* _Data records_:
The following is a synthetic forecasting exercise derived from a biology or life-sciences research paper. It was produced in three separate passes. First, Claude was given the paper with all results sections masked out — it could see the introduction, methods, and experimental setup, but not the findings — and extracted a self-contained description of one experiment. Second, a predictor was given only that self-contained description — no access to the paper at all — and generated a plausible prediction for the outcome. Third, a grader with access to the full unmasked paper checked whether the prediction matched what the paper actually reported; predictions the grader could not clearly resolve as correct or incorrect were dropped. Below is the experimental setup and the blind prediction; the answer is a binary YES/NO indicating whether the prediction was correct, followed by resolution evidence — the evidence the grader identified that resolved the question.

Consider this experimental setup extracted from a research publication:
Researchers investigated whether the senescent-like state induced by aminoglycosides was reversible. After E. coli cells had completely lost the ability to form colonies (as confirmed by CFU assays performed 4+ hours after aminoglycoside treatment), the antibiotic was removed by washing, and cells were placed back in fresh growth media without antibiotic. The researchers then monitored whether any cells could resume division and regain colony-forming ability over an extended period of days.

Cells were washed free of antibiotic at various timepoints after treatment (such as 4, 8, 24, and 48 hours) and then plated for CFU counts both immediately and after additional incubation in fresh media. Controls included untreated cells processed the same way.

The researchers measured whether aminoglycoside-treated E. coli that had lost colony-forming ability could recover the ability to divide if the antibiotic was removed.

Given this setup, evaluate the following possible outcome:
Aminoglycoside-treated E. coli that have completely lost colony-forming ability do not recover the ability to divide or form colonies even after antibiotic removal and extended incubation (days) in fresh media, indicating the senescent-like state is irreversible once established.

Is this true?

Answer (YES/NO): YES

* _Work to complete_:
Look at the records above. Copy every line where the string "following" occurs.

* _Answer space_:
The following is a synthetic forecasting exercise derived from a biology or life-sciences research paper. It was produced in three separate passes. First, Claude was given the paper with all results sections masked out — it could see the introduction, methods, and experimental setup, but not the findings — and extracted a self-contained description of one experiment. Second, a predictor was given only that self-contained description — no access to the paper at all — and generated a plausible prediction for the outcome. Third, a grader with access to the full unmasked paper checked whether the prediction matched what the paper actually reported; predictions the grader could not clearly resolve as correct or incorrect were dropped. Below is the experimental setup and the blind prediction; the answer is a binary YES/NO indicating whether the prediction was correct, followed by resolution evidence — the evidence the grader identified that resolved the question.
Given this setup, evaluate the following possible outcome:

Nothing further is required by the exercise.